Supply woes are still a big problem in Nevada’s legal marijuana trade. Dispensaries are complaining that they do not have enough variety of supply to make customers happy and are missing out on revenue. The door has been opened for cannabis transportation outside of alcohol distributors but the licensing takes time and so in the meantime demand is not being met. Do you think Nevada will figure out how to fix this revenue problem?
Since Nevada’s recreational marijuana program launched in July, sales have dropped 20 to 30 percent as dispensaries struggle to meet the swell in demand, according to a report last week from the Nevada Department of Taxation.
A shortage of businesses able to deliver product to dispensaries has stunted the market, leaving dispensaries with a product selection that’s been reduced by more than half, the report said.
Dispensaries insisted that they needed more product faster, and they needed at least nine to 11 deliveries per week with between 12 hours and five days notice. Currently, they’re waiting closer to a week to two weeks.
“These (retail marijuana) businesses are struggling without a robust distribution system. Cultivators and producers have product sitting for days waiting to be delivered to stores while the quality of the product degrades.
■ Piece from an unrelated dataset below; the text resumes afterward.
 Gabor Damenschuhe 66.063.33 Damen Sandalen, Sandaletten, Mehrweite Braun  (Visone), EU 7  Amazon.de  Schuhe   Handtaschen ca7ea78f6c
Retailers do not have the products their customers desire, products that are legal and should be available to them,” said Deonne Contine, director of the Nevada Department of Taxation, in the report.
The report is based on surveys filled out by more than five dozen marijuana establishments and more than a dozen alcohol distributors, an effort that is the result of an emergency regulation passed last month. It’s hoped to put to rest the issue of a distributors’ shortage.
The state currently is required to rely solely on alcohol distributors for delivery of recreational marijuana to dispensaries, a mandate that could either be killed or continued on Thursday in a Carson City District Court hearing.
““I would like to see the issue resolved quickly because it creates uncertainty in this new industry,” said Gov. Brian Sandoval in an email to the Reno Gazette-Journal late Wednesday.
Carson City District Court Judge James Russell may determine whether the state’s recent report is evidence enough that the state is in dire straits, or he may determine that the alcohol distributors still have exclusive rights to distribution.
Alcohol distributors were given those exclusive rights in the November ballot measure legalizing recreational marijuana, but the state last week determined in its report that there are not enough alcohol distributors qualified for the job at this time.